[SPARK-25600][SQL][MINOR] Make use of TypeCoercion.findTightestCommon…

…Type while inferring CSV schema. ## What changes were proposed in this pull request? Current the CSV's infer schema code inlines `TypeCoercion.findTightestCommonType`. This is a minor refactor to make use of the common type coercion code when applicable. This way we can take advantage of any improvement to the base method. Thanks to MaxGekk for finding this while reviewing another PR. ## How was this patch tested? This is a minor refactor. Existing tests are used to verify the change. Closes #22619 from dilipbiswal/csv_minor. Authored-by: Dilip Biswal <dbiswal@us.ibm.com> Signed-off-by: hyukjinkwon <gurwls223@apache.org>
apache · Oct 6, 2018 · f2f4e7a · f2f4e7a
1 parent 17781d7
commit f2f4e7a
Showing 1 changed file with 14 additions and 23 deletions.

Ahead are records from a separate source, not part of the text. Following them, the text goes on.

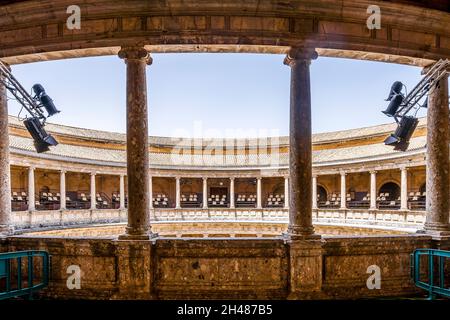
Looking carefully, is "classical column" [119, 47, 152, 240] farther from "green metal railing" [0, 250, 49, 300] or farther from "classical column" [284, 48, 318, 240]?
"classical column" [284, 48, 318, 240]

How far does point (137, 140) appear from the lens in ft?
21.0

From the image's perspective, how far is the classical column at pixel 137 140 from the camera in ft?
20.7

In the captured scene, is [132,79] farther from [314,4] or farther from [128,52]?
[314,4]

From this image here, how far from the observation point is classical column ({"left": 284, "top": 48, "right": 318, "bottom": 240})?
6.33 meters

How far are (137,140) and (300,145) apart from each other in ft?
11.6

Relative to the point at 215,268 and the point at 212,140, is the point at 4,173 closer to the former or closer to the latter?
the point at 215,268

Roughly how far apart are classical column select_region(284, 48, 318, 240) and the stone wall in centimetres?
49

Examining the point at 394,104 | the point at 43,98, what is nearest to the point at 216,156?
the point at 43,98

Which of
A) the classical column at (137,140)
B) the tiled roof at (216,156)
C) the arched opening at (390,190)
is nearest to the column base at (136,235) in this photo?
the classical column at (137,140)

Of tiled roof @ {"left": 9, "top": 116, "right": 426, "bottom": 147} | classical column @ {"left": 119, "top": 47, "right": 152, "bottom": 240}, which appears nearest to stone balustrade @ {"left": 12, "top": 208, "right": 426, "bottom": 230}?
tiled roof @ {"left": 9, "top": 116, "right": 426, "bottom": 147}
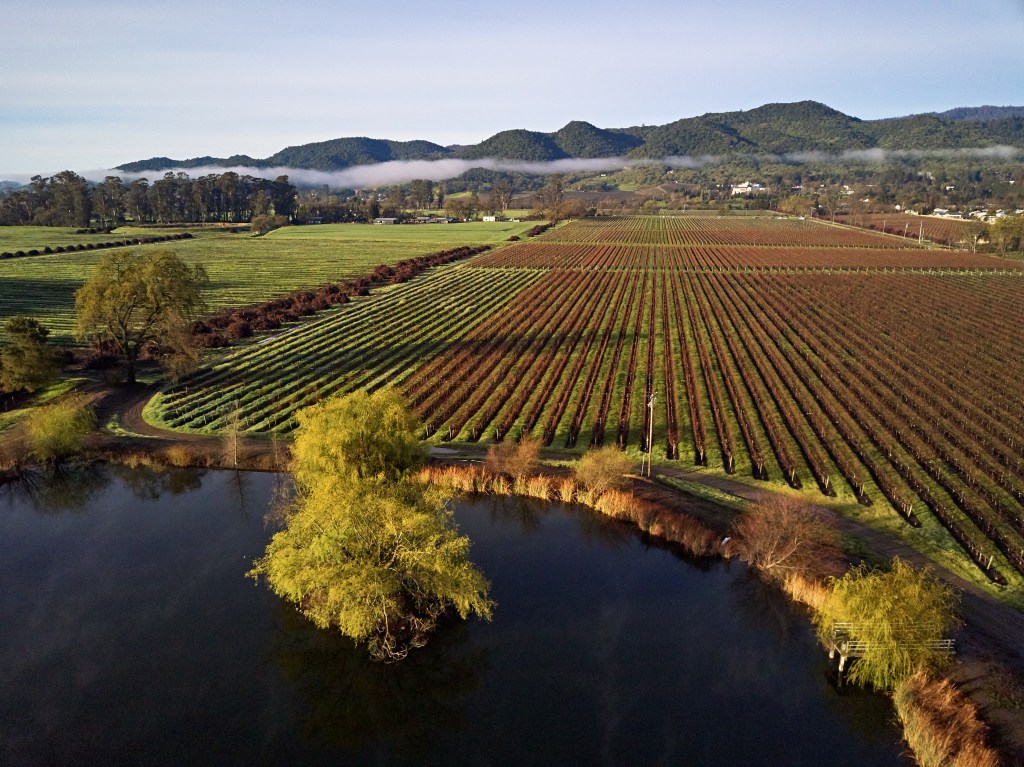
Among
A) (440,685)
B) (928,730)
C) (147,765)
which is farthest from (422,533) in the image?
(928,730)

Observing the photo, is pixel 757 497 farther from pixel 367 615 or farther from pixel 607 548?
pixel 367 615

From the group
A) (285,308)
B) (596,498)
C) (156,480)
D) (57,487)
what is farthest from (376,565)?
(285,308)

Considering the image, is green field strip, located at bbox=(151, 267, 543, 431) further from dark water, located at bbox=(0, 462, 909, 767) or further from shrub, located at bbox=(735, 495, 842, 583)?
shrub, located at bbox=(735, 495, 842, 583)

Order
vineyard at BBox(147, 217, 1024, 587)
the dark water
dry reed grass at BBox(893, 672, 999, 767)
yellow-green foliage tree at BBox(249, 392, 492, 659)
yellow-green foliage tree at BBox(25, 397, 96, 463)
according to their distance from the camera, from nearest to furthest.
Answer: dry reed grass at BBox(893, 672, 999, 767), the dark water, yellow-green foliage tree at BBox(249, 392, 492, 659), vineyard at BBox(147, 217, 1024, 587), yellow-green foliage tree at BBox(25, 397, 96, 463)

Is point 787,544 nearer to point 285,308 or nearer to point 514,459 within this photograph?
point 514,459

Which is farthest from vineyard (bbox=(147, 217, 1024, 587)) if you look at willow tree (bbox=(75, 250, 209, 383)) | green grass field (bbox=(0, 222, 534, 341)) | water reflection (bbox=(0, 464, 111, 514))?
green grass field (bbox=(0, 222, 534, 341))

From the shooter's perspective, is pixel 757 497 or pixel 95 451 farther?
pixel 95 451
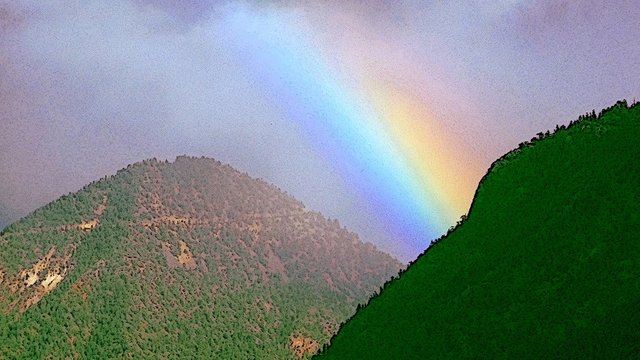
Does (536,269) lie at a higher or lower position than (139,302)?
lower

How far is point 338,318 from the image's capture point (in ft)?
616

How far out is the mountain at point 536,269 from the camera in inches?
1196

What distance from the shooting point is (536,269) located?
36.0 meters

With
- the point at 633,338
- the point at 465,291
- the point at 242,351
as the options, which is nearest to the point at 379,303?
the point at 465,291

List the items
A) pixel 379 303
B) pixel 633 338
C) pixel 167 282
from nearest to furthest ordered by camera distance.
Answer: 1. pixel 633 338
2. pixel 379 303
3. pixel 167 282

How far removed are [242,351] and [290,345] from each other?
12413 millimetres

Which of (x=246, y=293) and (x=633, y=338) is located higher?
(x=246, y=293)

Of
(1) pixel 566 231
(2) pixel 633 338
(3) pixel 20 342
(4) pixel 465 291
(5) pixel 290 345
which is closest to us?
(2) pixel 633 338

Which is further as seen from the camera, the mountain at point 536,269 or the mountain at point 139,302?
the mountain at point 139,302

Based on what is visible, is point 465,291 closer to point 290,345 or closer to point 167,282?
point 290,345

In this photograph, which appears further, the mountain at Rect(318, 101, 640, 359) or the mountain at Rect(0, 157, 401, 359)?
the mountain at Rect(0, 157, 401, 359)

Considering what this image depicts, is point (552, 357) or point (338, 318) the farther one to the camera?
point (338, 318)

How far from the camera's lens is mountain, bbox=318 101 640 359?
99.7ft

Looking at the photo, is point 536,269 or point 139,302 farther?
point 139,302
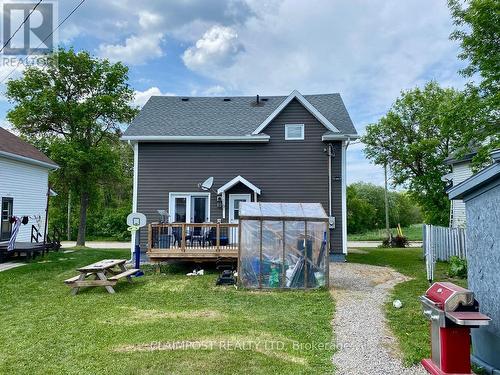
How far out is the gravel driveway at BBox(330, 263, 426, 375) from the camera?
449 cm

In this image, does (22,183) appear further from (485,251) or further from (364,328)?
(485,251)

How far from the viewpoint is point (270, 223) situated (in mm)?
8883

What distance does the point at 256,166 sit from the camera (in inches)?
559

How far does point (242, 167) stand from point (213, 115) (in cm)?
299

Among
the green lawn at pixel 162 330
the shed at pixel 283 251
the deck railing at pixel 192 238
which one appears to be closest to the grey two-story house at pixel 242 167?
the deck railing at pixel 192 238

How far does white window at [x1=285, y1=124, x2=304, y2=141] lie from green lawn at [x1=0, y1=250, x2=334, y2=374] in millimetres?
7037

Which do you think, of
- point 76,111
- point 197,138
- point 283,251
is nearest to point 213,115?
point 197,138

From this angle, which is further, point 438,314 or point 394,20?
point 394,20

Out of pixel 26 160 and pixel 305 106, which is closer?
pixel 305 106

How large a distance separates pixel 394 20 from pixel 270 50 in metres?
5.22

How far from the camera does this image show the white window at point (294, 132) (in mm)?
14156

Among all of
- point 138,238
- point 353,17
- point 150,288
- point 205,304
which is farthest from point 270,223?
point 353,17

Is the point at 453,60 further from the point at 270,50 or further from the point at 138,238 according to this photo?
the point at 138,238

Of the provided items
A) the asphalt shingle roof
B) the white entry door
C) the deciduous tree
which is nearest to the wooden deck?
the white entry door
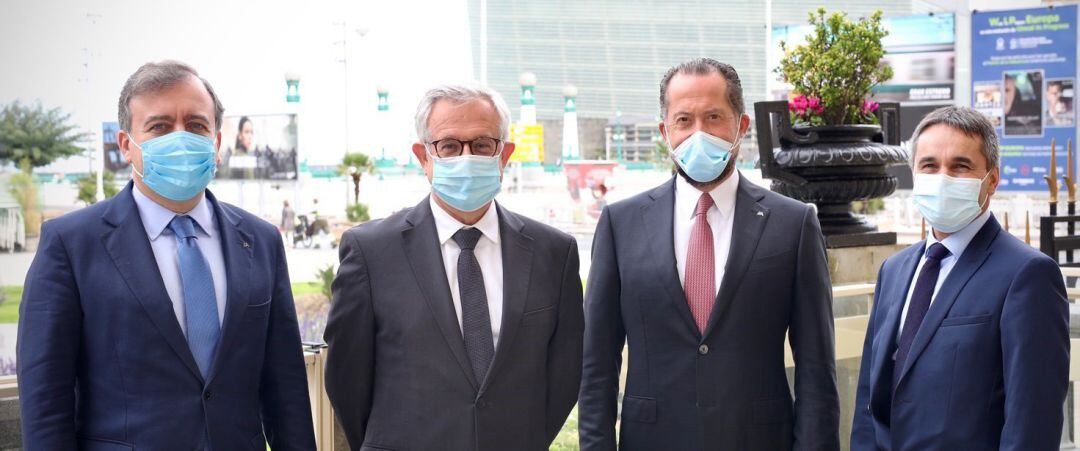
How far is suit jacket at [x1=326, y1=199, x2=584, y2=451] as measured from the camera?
5.98 ft

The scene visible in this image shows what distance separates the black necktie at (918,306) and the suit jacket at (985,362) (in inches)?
1.0

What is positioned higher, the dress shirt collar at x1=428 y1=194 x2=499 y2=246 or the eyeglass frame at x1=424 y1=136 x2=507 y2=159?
the eyeglass frame at x1=424 y1=136 x2=507 y2=159

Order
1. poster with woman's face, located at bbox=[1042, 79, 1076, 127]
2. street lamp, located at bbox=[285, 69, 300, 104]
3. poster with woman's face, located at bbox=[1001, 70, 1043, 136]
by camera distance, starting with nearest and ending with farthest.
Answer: poster with woman's face, located at bbox=[1001, 70, 1043, 136] < poster with woman's face, located at bbox=[1042, 79, 1076, 127] < street lamp, located at bbox=[285, 69, 300, 104]

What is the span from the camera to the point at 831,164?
13.3 ft

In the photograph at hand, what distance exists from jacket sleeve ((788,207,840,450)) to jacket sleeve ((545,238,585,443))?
43 cm

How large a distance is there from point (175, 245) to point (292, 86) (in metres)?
30.9

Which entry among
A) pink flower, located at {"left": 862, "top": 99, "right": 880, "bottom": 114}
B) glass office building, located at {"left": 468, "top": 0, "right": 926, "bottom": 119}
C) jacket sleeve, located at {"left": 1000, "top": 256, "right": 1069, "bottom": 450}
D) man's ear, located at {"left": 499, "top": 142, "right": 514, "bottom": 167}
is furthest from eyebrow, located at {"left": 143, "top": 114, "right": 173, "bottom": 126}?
glass office building, located at {"left": 468, "top": 0, "right": 926, "bottom": 119}

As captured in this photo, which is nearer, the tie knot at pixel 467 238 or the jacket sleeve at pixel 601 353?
the tie knot at pixel 467 238

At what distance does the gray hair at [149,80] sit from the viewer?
1.83m

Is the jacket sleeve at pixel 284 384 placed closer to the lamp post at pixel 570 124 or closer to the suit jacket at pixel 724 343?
the suit jacket at pixel 724 343

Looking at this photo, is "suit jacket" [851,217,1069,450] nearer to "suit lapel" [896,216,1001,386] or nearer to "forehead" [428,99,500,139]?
"suit lapel" [896,216,1001,386]

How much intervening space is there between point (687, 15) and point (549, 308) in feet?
118

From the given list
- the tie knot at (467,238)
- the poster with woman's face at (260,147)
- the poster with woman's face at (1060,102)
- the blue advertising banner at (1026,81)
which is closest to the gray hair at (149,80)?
the tie knot at (467,238)

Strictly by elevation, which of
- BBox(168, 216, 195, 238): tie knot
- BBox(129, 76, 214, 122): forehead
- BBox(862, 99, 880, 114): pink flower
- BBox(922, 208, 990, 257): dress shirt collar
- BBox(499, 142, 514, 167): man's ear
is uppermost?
BBox(862, 99, 880, 114): pink flower
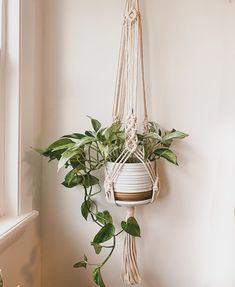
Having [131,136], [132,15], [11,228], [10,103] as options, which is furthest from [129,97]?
[11,228]

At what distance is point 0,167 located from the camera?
1192mm

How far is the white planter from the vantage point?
3.79ft

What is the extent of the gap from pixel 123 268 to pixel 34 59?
0.92 meters

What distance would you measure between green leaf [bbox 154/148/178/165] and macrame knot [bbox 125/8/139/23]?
510 millimetres

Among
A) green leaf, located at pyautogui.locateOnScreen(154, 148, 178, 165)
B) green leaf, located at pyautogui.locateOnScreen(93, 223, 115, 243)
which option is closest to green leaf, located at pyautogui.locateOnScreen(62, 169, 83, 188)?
green leaf, located at pyautogui.locateOnScreen(93, 223, 115, 243)

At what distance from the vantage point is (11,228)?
3.55 feet

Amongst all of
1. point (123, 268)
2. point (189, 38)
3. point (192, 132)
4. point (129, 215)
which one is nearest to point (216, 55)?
point (189, 38)

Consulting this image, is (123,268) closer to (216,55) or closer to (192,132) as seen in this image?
(192,132)

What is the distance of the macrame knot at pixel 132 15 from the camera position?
48.1 inches

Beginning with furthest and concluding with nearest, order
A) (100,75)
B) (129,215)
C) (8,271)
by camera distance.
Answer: (100,75), (129,215), (8,271)

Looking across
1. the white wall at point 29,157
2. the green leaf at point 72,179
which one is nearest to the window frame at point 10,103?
the white wall at point 29,157

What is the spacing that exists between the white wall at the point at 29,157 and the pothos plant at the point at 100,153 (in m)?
0.12

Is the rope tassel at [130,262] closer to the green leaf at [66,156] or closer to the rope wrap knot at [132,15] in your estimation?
the green leaf at [66,156]

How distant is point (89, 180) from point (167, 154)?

diff --git a/sql/core/src/main/scala/org/apache/spark/sql/execution/datasources/csv/CSVInferSchema.scala b/sql/core/src/main/scala/org/apache/spark/sql/execution/datasources/csv/CSVInferSchema.scala
@@ -70,7 +70,7 @@ private[csv] object CSVInferSchema {
 
   def mergeRowTypes(first: Array[DataType], second: Array[DataType]): Array[DataType] = {
     first.zipAll(second, NullType, NullType).map { case (a, b) =>
-      findTightestCommonType(a, b).getOrElse(NullType)
+      compatibleType(a, b).getOrElse(NullType)
     }
   }
 
@@ -88,7 +88,7 @@ private[csv] object CSVInferSchema {
         case LongType => tryParseLong(field, options)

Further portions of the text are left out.